**INSTRUCTIONS FOR THE TASK**
Beginning with the line where "As this image" appears, restate the lines word for word through the last one in the listing.
........
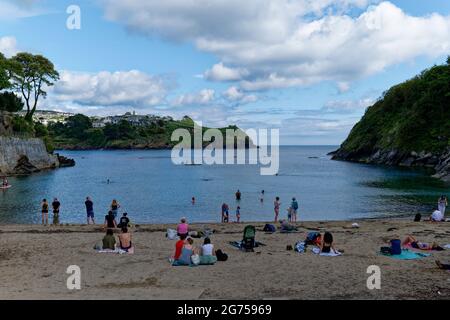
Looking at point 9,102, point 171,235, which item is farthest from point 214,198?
point 9,102

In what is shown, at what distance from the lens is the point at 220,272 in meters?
17.4

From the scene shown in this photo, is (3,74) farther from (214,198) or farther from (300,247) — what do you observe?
(300,247)

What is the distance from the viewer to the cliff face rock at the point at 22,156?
7988cm

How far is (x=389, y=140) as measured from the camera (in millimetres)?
126562

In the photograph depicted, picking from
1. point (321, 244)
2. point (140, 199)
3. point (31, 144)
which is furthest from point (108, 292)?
point (31, 144)

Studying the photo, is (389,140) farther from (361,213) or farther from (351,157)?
(361,213)

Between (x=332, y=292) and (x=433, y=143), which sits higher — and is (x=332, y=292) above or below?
below

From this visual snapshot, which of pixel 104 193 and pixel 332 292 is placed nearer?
pixel 332 292

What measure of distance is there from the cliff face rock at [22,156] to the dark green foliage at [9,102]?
10.7 meters

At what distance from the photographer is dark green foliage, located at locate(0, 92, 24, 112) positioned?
318 feet

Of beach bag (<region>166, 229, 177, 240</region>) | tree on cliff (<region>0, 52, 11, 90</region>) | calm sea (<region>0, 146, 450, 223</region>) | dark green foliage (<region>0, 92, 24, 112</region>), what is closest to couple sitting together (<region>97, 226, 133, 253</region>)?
beach bag (<region>166, 229, 177, 240</region>)

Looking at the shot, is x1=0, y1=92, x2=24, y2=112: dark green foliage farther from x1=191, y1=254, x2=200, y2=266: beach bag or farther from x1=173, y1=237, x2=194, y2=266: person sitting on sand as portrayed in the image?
x1=191, y1=254, x2=200, y2=266: beach bag

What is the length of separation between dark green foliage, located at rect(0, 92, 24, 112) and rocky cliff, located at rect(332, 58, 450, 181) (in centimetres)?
9076

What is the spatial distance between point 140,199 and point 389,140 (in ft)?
302
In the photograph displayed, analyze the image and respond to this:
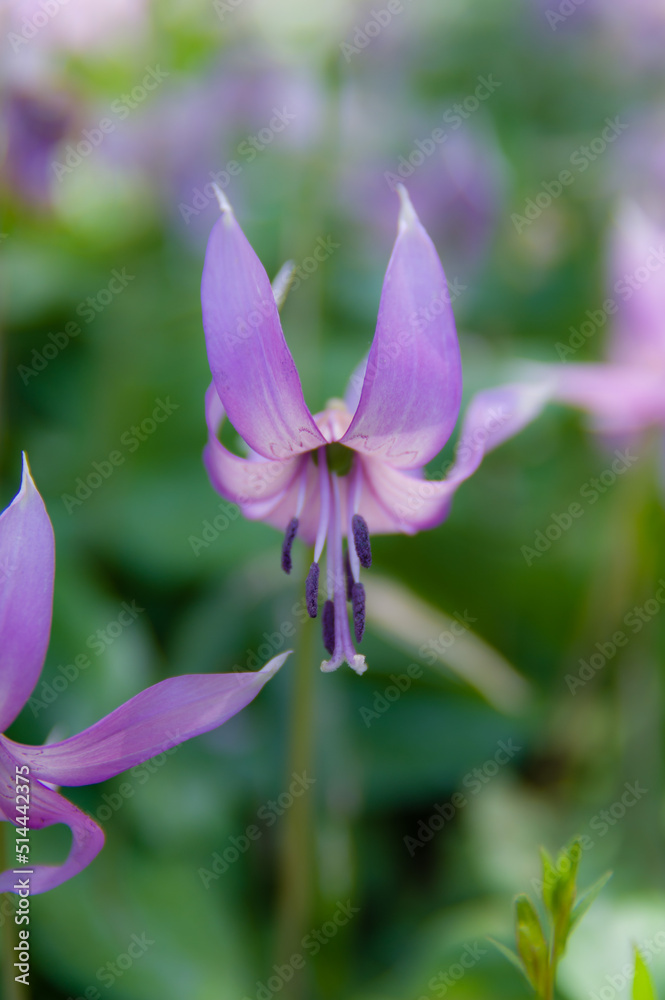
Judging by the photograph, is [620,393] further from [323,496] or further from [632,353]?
[323,496]

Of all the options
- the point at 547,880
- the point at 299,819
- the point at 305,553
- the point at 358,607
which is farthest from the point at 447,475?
the point at 299,819

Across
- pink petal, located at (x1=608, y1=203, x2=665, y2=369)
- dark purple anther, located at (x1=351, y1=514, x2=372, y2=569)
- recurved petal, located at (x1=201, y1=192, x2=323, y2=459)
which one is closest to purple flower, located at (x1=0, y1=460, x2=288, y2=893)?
recurved petal, located at (x1=201, y1=192, x2=323, y2=459)

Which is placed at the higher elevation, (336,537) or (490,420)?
(490,420)

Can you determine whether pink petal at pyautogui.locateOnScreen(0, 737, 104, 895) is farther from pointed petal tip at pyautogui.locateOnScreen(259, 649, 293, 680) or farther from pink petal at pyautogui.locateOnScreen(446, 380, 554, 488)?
pink petal at pyautogui.locateOnScreen(446, 380, 554, 488)

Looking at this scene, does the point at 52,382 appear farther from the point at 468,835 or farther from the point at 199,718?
the point at 199,718

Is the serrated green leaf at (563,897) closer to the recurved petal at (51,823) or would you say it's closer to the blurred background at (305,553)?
the recurved petal at (51,823)

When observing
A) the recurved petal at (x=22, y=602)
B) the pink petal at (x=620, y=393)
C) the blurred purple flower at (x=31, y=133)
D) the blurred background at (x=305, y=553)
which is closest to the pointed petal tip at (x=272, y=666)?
the recurved petal at (x=22, y=602)
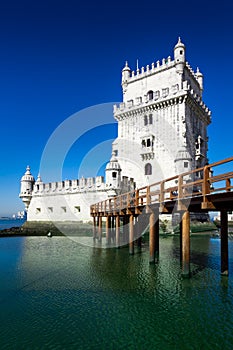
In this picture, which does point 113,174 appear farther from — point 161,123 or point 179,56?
point 179,56

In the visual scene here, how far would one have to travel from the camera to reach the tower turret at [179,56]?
39.8 meters

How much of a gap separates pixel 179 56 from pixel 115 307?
128 ft

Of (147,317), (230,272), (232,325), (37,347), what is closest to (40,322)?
(37,347)

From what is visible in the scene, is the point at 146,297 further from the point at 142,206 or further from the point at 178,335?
the point at 142,206

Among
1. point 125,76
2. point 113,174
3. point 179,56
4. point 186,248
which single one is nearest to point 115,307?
point 186,248

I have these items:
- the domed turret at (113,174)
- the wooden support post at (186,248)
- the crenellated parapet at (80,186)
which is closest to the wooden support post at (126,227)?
the crenellated parapet at (80,186)

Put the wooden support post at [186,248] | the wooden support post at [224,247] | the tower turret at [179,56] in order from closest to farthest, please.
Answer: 1. the wooden support post at [186,248]
2. the wooden support post at [224,247]
3. the tower turret at [179,56]

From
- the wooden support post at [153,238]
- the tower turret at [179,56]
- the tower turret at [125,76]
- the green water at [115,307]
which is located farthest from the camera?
the tower turret at [125,76]

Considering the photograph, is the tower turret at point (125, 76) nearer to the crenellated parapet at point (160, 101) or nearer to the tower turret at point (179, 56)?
the crenellated parapet at point (160, 101)

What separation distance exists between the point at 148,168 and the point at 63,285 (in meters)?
30.4

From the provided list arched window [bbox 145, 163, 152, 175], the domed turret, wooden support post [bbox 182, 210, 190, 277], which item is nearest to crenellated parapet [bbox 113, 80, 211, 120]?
arched window [bbox 145, 163, 152, 175]

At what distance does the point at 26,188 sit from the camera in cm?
4856

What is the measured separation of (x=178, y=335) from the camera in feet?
24.3

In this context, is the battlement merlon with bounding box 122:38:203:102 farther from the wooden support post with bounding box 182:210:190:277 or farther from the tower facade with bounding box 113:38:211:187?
the wooden support post with bounding box 182:210:190:277
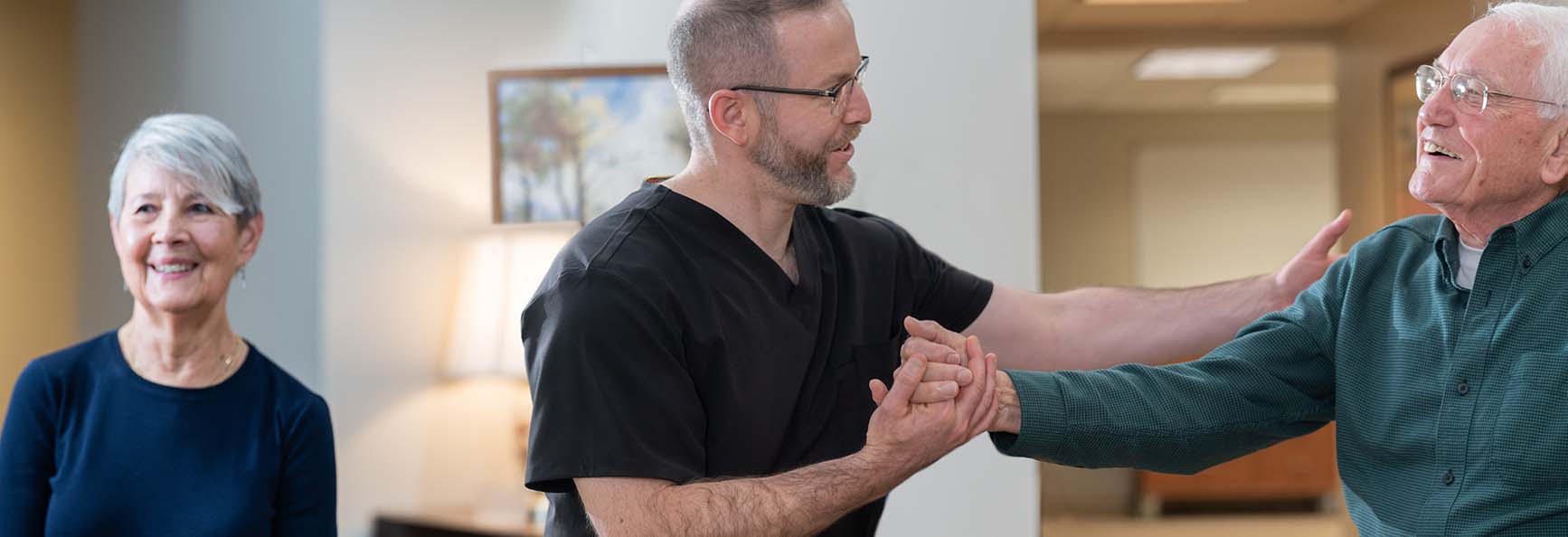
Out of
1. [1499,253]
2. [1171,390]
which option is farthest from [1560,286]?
[1171,390]

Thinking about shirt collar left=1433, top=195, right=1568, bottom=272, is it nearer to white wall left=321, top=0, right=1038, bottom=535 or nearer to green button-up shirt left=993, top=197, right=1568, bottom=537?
green button-up shirt left=993, top=197, right=1568, bottom=537

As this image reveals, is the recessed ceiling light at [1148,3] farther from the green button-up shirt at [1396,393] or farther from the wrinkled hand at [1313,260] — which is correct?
the green button-up shirt at [1396,393]

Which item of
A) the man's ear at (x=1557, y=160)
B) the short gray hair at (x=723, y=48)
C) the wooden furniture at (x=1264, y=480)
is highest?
the short gray hair at (x=723, y=48)

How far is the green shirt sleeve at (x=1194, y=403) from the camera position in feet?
5.91

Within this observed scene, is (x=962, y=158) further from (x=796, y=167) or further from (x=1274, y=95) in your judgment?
→ (x=1274, y=95)

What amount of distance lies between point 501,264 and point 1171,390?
2.09 m

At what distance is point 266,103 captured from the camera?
11.4ft

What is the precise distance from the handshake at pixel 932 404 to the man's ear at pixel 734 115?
35 cm

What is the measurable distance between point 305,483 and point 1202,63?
522 cm

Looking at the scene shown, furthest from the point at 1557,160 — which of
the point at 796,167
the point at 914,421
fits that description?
the point at 796,167

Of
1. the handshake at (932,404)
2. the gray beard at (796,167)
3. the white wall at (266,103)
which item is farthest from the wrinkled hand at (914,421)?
the white wall at (266,103)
........
**COMPLETED TASK**
As this image reveals, is the recessed ceiling light at [1148,3] farther from the green button-up shirt at [1396,393] or farther from the wrinkled hand at [1313,260] — which is correct?
the green button-up shirt at [1396,393]

Which item of
A) the man's ear at (x=1557, y=160)
B) the short gray hair at (x=723, y=48)
C) the wooden furniture at (x=1264, y=480)
is highest?
the short gray hair at (x=723, y=48)

How far is the green shirt sleeve at (x=1194, y=403) from the camera position in feet?
5.91

Within this observed scene, is (x=962, y=158) further from (x=796, y=167) or further from (x=1274, y=95) in your judgment?
→ (x=1274, y=95)

What amount of distance lies between point 501,264 and point 1171,390?
2.09 m

At what distance is point 266,103 captured from the camera?
11.4ft

What is the precise distance from the handshake at pixel 932 404 to the man's ear at pixel 734 115?
35 cm

What is the measurable distance between point 305,483 and point 1202,63?
522 cm

Looking at the scene shown, furthest from the point at 1557,160 — which of
the point at 796,167
the point at 914,421
fits that description?
the point at 796,167

Of
1. the handshake at (932,404)
2. the gray beard at (796,167)
3. the white wall at (266,103)
which item is farthest from the wrinkled hand at (914,421)?
the white wall at (266,103)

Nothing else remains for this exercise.